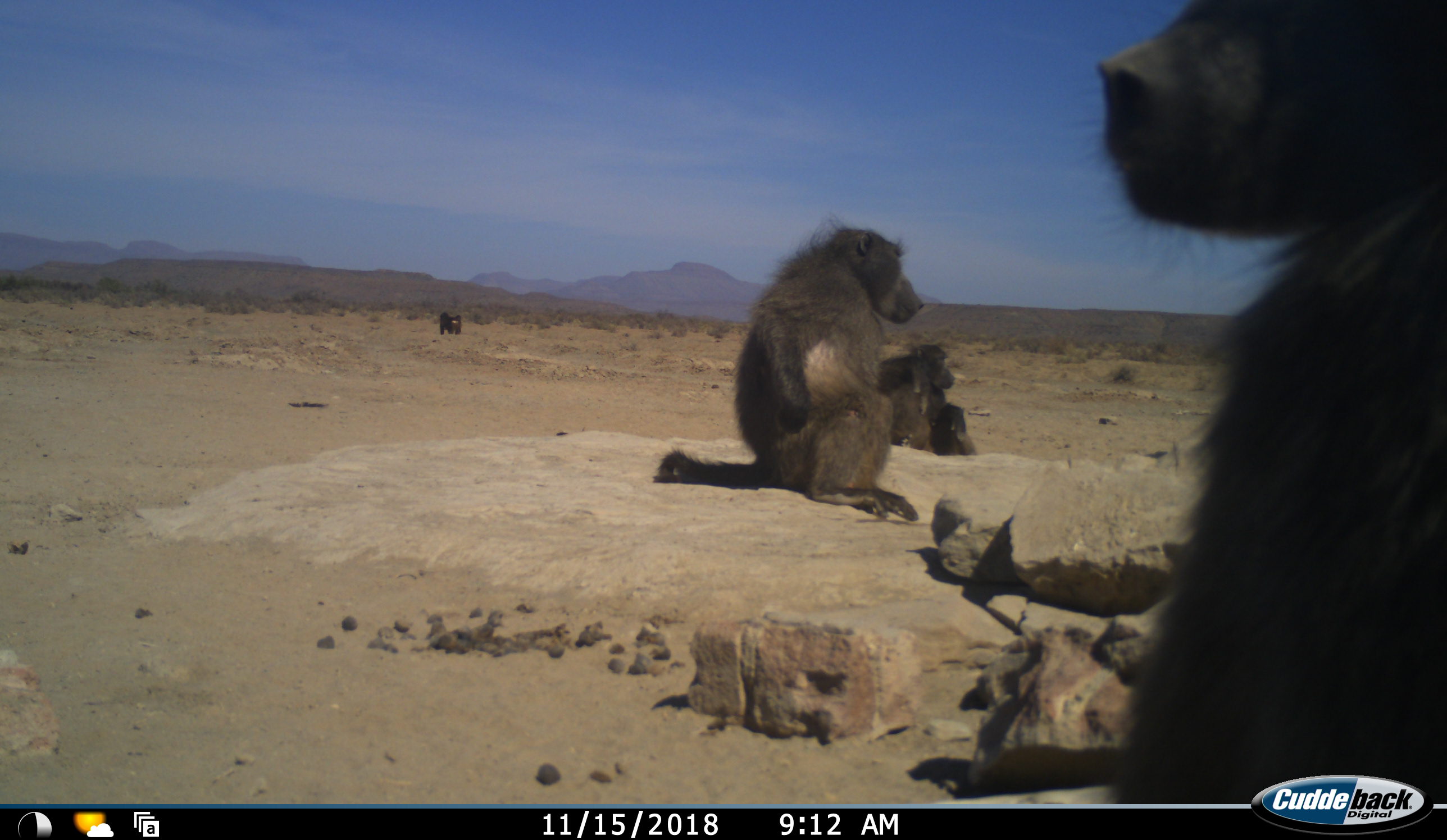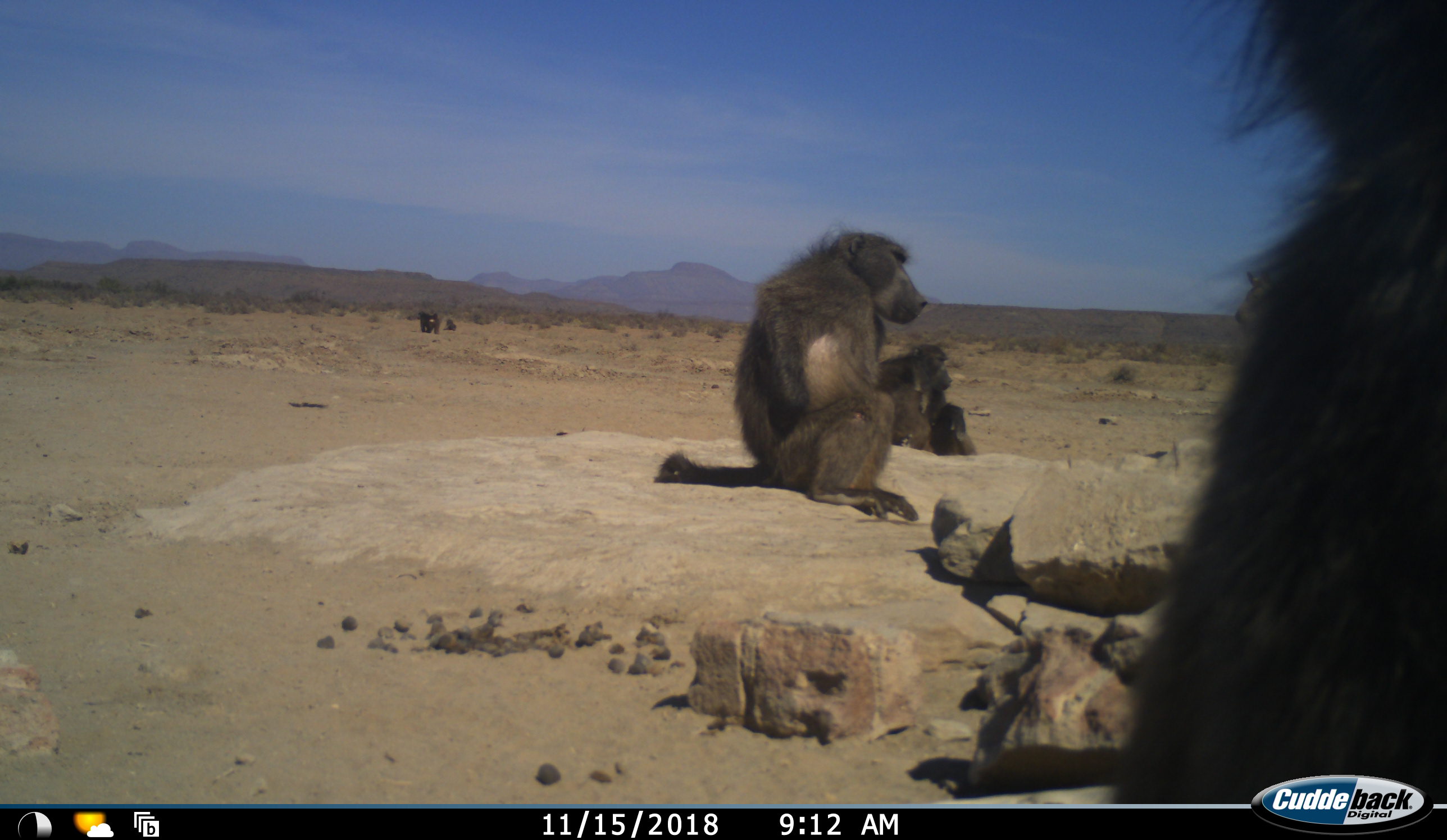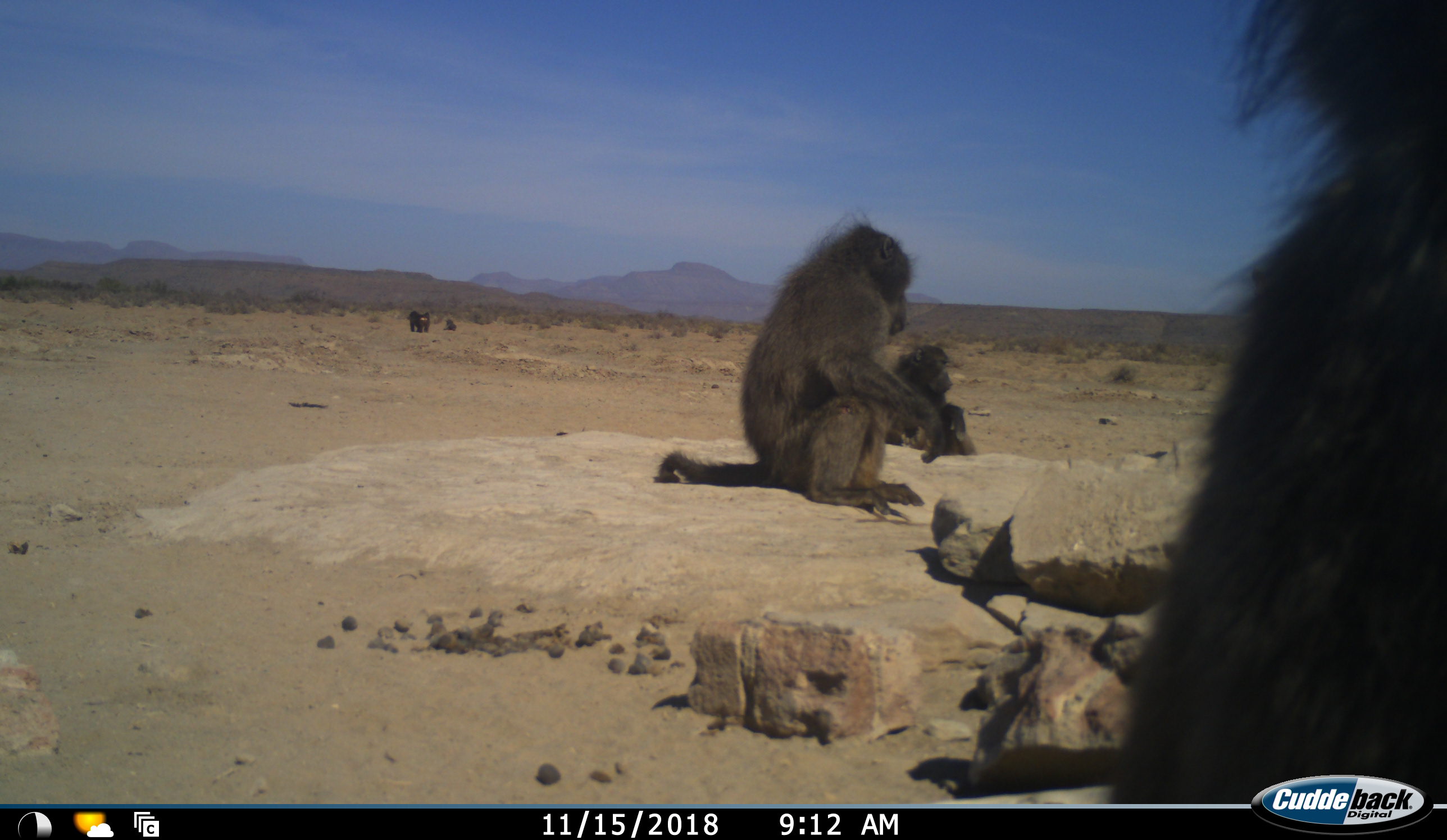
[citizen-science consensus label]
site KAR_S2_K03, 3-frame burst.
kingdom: Animalia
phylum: Chordata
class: Mammalia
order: Primates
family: Cercopithecidae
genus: Papio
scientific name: Papio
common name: baboon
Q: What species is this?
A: Baboon (Papio).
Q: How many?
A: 5.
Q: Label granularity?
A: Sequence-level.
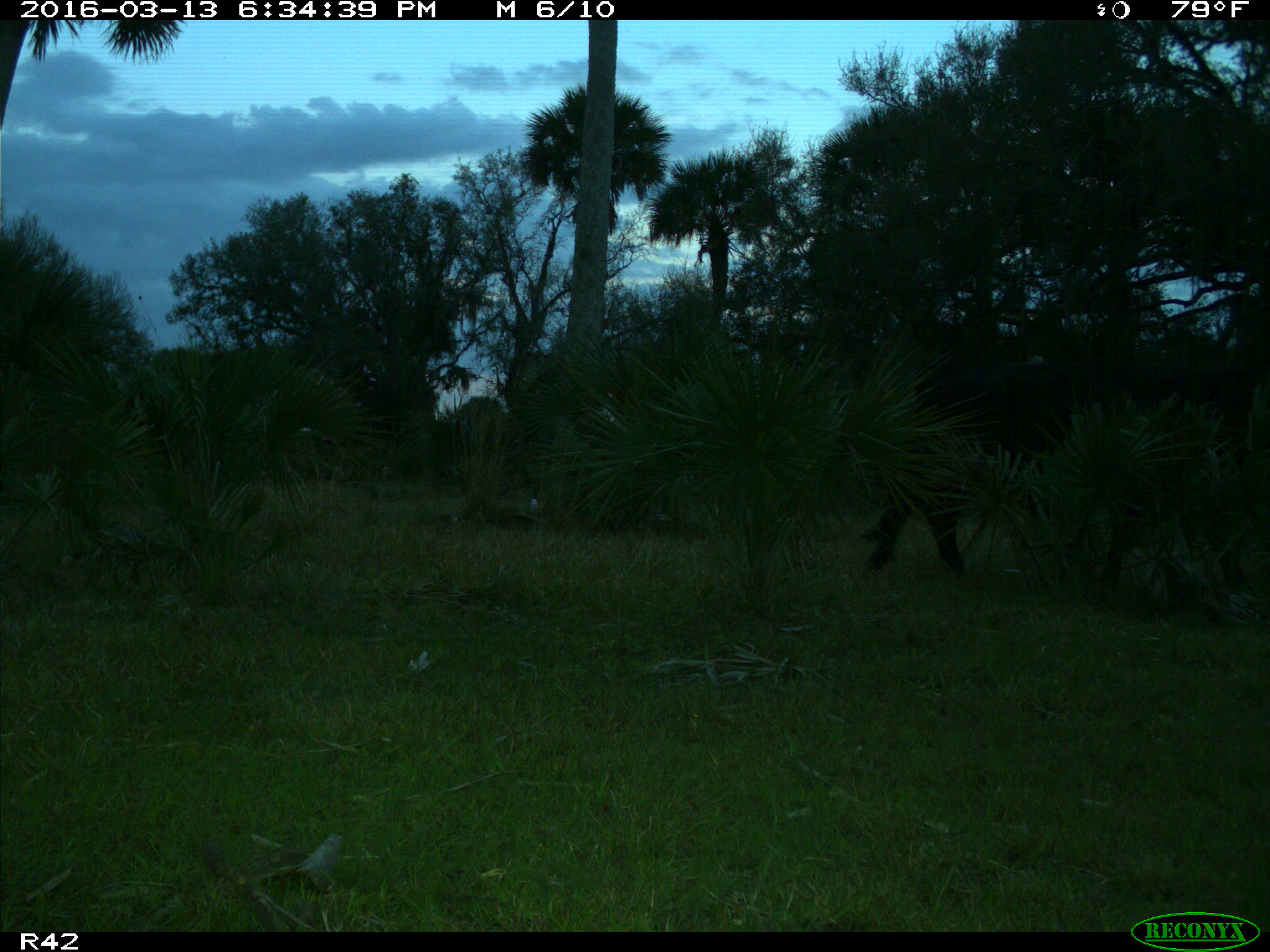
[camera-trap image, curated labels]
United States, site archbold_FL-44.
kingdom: Animalia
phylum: Chordata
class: Mammalia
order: Artiodactyla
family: Bovidae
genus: Bos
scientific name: Bos taurus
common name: domestic cow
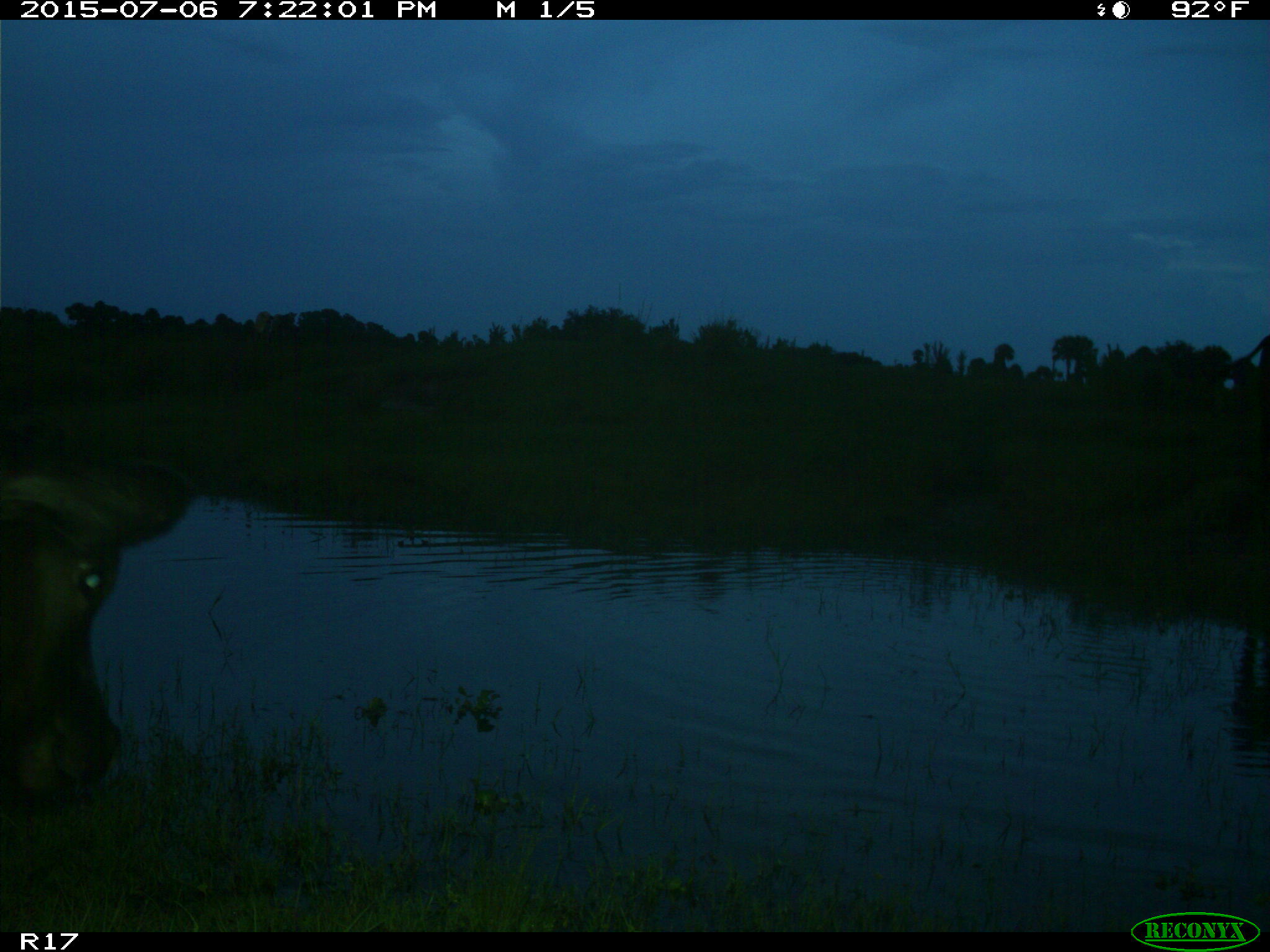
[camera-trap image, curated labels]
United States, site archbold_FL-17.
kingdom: Animalia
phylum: Chordata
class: Mammalia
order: Artiodactyla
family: Bovidae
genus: Bos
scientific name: Bos taurus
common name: domestic cow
Bos taurus (domestic cow).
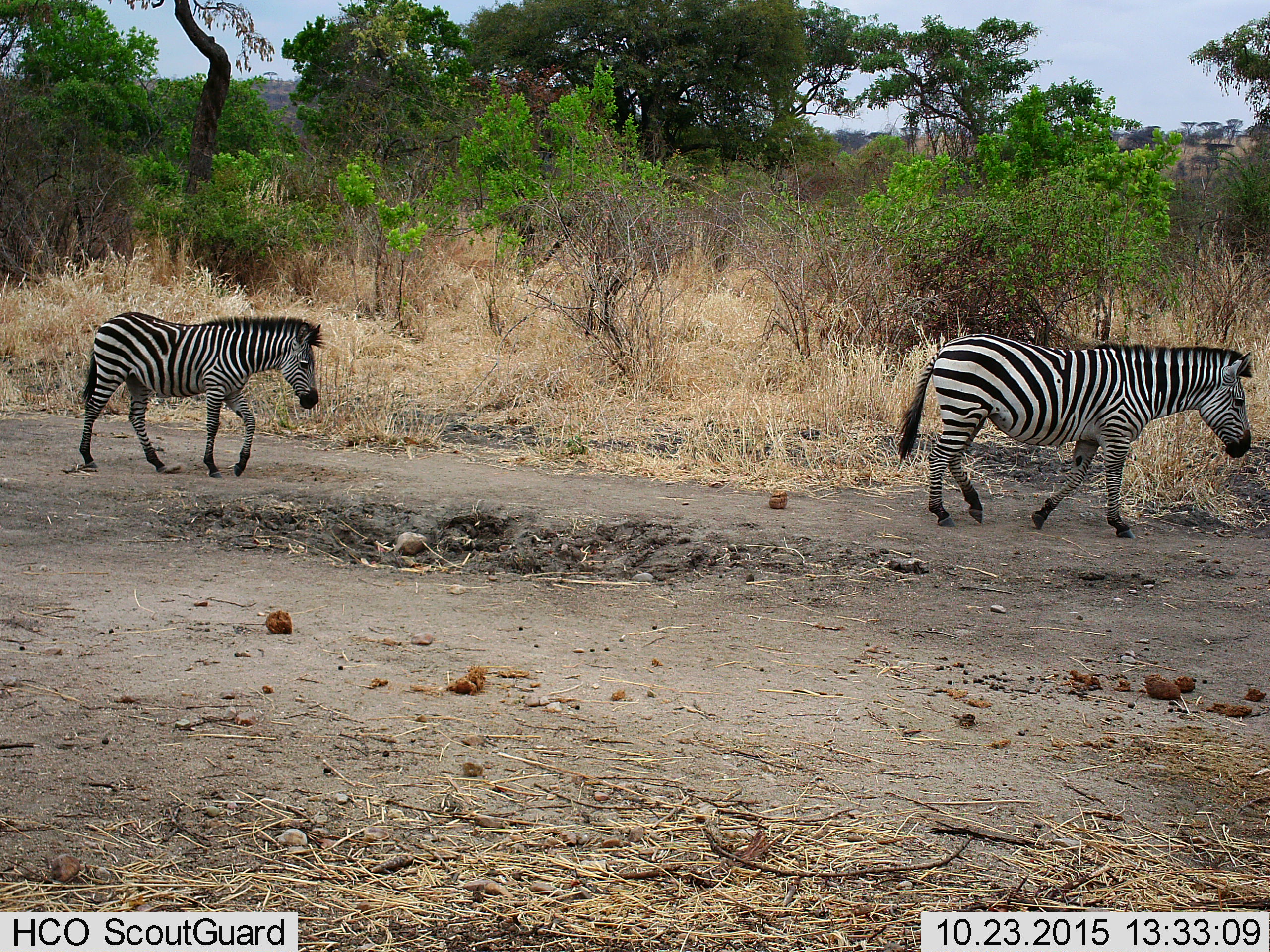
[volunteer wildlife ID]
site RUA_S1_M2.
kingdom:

..........

Reproduce, word for word, the lines from the one containing "site KAR_S2_K03, 3-frame burst." through the final line above. Leave every picture out.

site KAR_S2_K03, 3-frame burst.
kingdom: Animalia
phylum: Chordata
class: Mammalia
order: Primates
family: Cercopithecidae
genus: Papio
scientific name: Papio
common name: baboon
Q: What species is this?
A: Baboon (Papio).
Q: How many?
A: 5.
Q: Label granularity?
A: Sequence-level.
[camera-trap image, curated labels]
United States, site archbold_FL-44.
kingdom: Animalia
phylum: Chordata
class: Mammalia
order: Artiodactyla
family: Bovidae
genus: Bos
scientific name: Bos taurus
common name: domestic cow
[camera-trap image, curated labels]
United States, site archbold_FL-17.
kingdom: Animalia
phylum: Chordata
class: Mammalia
order: Artiodactyla
family: Bovidae
genus: Bos
scientific name: Bos taurus
common name: domestic cow
Bos taurus (domestic cow).
[volunteer wildlife ID]
site RUA_S1_M2.
kingdom:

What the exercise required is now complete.